Para hablar de las profundas desigualdades sociales sobre las que se edifica todo un país, el cineasta Andrey Zvyagintsev ha construido una oscura fábula, un pequeño cuento desesperanzado capaz de derribar todo aliento de optimismo en la que el color parece jugar un papel fundamental: el azul gélido de las primeras horas de la mañana, azul frío y aterrador presente en casi cada plano, como si fuese imposible escapar del sentimiento de fatalidad que recorre todo el relato.
La historia enfrenta a un ciudadano con el corrupto alcalde del pueblo, que quiere adueñarse del terreno ocupado por la vivienda. A modo de tragedia griega, Kolia, el sufrido ciudadano, intentará un gesto heroico capaz de salvarlo a él y a su familia hasta descubrir que es imposible luchar contra los poderosos, que el rico aplasta al pobre a capricho y que rebelarse contra esa tradición se castiga duramente.
Para que Leviathan adquiera proporciones épicas, las relaciones entre personajes se vuelve casi cósmica, capaz de contar la historia de su mejor amigo o de su esposa como si una nueva película hubiese hecho acto de aparición de forma sorprendentemente natural. La mirada de Zvyagintsev, tan sencilla como poderosa, tan descarnada como apasionada, resquebraja el frío aspecto de sus personajes para bucear en las angustias colectivas. Es curioso que una película tan figurativa, tan llena de metáforas, tan construida sobre la fábula y la épica abstracta haya tomado forma a partir de un relato tan cercano, tan concreto y despojado de toda grandilocuencia.

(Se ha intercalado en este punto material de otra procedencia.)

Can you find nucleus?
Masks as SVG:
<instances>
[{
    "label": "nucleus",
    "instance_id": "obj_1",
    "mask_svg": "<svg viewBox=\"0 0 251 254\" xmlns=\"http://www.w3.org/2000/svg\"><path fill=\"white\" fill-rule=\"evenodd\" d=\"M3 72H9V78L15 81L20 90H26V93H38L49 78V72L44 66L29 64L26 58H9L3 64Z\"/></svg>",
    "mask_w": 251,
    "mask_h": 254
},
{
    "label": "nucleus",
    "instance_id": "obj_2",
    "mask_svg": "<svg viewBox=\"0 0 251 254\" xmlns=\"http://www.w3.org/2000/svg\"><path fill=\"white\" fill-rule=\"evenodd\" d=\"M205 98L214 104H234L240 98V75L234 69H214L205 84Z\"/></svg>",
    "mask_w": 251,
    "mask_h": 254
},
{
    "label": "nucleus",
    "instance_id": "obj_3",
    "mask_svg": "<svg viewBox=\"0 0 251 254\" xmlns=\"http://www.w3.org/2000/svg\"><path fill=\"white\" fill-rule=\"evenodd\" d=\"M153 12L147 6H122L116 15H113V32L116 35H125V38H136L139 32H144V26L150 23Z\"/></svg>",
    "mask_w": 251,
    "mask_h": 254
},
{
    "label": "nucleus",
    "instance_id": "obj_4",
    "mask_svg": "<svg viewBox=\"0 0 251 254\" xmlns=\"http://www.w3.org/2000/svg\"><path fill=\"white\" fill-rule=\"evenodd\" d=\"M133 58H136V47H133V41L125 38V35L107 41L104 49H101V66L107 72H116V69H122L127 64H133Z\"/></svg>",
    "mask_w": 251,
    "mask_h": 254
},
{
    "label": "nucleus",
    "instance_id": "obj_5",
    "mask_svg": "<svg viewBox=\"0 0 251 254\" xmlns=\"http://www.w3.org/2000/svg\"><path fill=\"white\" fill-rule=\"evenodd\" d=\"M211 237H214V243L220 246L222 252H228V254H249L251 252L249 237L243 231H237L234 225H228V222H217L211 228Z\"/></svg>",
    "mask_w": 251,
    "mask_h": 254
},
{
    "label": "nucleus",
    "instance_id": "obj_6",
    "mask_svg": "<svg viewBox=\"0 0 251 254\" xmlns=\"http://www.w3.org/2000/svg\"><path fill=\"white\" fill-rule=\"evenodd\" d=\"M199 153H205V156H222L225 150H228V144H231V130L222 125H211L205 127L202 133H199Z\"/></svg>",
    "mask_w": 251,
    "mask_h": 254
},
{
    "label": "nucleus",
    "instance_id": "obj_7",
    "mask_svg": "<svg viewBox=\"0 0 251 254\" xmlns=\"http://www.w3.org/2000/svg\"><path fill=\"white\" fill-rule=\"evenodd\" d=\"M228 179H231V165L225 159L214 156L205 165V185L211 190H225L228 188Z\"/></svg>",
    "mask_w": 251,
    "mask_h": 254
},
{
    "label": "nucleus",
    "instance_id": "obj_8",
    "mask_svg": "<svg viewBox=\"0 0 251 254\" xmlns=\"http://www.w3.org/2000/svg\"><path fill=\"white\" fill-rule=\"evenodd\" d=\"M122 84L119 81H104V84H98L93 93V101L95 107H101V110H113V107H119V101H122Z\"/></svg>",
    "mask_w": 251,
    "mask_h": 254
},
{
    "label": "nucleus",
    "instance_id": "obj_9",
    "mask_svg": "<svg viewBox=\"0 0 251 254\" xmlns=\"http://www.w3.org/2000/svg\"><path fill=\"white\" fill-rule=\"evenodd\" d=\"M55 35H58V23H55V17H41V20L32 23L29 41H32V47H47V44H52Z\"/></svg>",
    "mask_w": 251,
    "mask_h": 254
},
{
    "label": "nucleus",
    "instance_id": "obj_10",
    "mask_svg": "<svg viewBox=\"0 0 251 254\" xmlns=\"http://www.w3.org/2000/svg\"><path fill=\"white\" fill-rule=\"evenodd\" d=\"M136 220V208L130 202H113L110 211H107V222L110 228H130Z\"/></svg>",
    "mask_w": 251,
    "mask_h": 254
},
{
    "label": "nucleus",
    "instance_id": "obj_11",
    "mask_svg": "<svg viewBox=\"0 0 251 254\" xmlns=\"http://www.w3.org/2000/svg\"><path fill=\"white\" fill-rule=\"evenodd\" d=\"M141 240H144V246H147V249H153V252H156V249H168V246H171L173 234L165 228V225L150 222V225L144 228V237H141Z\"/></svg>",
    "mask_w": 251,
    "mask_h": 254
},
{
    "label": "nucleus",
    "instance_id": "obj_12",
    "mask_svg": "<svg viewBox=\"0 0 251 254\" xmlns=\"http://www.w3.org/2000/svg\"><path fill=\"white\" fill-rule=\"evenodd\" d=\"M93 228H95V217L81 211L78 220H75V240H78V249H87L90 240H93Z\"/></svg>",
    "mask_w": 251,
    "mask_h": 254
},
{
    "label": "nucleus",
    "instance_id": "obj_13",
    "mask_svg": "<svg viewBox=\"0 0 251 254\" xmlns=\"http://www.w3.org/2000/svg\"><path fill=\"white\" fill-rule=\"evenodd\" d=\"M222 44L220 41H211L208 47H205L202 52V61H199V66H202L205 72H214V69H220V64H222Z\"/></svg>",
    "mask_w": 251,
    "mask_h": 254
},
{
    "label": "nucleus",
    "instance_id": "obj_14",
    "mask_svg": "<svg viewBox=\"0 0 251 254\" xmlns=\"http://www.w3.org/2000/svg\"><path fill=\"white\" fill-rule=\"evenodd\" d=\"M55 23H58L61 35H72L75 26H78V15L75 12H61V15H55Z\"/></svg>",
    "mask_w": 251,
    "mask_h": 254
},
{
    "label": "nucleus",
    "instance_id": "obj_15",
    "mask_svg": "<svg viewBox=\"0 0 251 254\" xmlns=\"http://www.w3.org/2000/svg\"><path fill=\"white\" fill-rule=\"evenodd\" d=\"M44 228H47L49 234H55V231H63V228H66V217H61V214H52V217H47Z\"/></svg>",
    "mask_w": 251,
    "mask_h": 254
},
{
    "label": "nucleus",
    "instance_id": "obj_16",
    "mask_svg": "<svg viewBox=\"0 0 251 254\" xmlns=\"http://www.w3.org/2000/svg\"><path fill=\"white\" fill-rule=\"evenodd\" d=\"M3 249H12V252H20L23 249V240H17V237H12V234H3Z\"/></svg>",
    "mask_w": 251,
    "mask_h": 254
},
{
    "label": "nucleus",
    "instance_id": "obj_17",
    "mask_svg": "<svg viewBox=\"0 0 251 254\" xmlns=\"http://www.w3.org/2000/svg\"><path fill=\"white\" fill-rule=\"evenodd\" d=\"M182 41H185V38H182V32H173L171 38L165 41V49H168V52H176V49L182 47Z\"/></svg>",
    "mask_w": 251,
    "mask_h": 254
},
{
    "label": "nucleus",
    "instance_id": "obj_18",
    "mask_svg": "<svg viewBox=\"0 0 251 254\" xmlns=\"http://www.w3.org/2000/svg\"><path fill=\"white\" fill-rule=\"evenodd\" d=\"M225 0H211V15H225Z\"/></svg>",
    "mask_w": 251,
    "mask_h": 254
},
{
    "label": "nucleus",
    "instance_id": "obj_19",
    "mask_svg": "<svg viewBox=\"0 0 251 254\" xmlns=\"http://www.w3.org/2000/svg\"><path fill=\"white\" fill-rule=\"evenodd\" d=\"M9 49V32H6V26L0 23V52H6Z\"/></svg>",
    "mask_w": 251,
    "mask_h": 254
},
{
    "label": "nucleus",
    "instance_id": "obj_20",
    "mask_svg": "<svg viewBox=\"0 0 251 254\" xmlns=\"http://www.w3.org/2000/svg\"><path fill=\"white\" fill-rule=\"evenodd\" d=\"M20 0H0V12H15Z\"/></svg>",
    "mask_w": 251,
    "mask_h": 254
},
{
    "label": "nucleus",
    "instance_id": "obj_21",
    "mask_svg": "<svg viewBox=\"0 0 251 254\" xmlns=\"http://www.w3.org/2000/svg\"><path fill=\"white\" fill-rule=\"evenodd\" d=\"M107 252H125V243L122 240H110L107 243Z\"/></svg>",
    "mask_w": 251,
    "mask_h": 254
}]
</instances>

Lo que llama la atención en Leviathan es cómo, a pesar de poner en escena la imposibilidad de vencer a las injusticias del mundo, la cámara se abandona a filmar la belleza de éste en una decisión estética que tiene poco que ver con el relato y más con la idea de una propuesta visual que resulte atractiva por sí misma. En otras palabras, un film que intenta poner en imágenes un cierto pesimismo ante el orden de las cosas no tiene pudor alguno en ilustrarse a partir de imágenes de postal, como si la belleza no pudiese estar en lo que se cuenta o en cómo se cuenta sino a partir de elementos recurrentes como puestas de sol, hermosos paisajes o bellos amaneceres.
En todo caso y salvando la capacidad metafórica de esas decisiones, atisbando quizá una rendija de optimismo más allá de las negras nubes del relato, se trata de una propuesta a todas luces ejemplar que se hunde en las raíces del mejor cine para poder hablar de la Rusia del presente en una historia que termina siendo universal. Cuando los personajes acuden al exterior a pasar una mañana haciendo tiro al blanco con las imágenes de los grandes dirigentes de la historia del país, Zvyagintsev no sólo está haciendo autocrítica de su tierra natal, sino escribiendo una desencantada crónica universal de la clase obrera en la que los altos mandos dejaron, tiempo atrás, de representar los intereses colectivos, como si aquellos cuadros ahora convertidos en dianas hablasen de un cierto idealismo que el tiempo presente ha revelado la decepción, el dolor y la mentira sobre las que estaba construido. Haber sido capaz de poner todo eso en imágenes es una auténtica proeza.